GIVEN DATA:
* * *

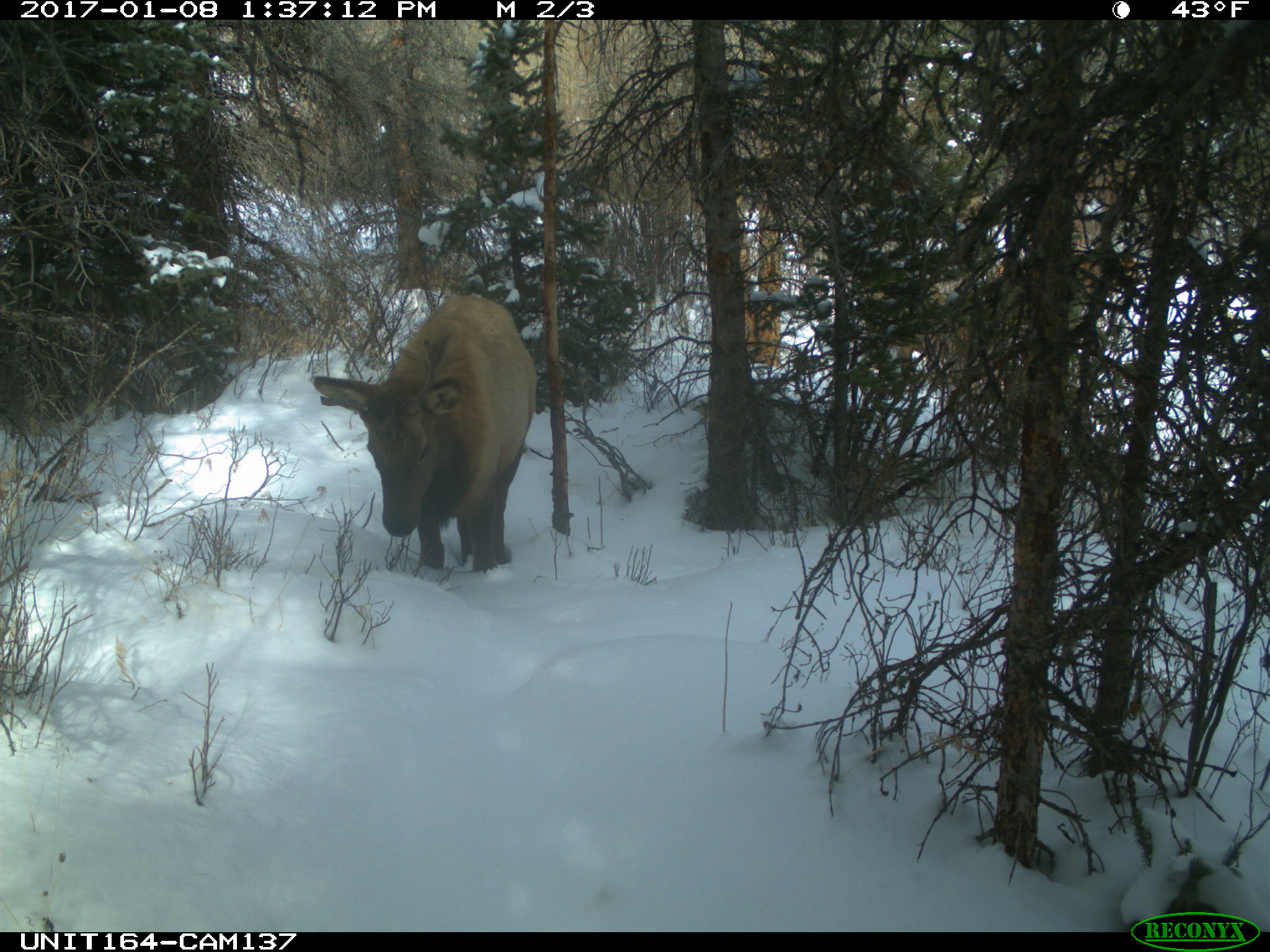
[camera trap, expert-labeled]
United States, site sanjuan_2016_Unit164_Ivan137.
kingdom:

* * *

Would you please copy the listing exactly, omitting every picture?

EXERCISE RESPONSE:
[camera trap, expert-labeled]
United States, site sanjuan_2016_Unit164_Ivan137.
kingdom:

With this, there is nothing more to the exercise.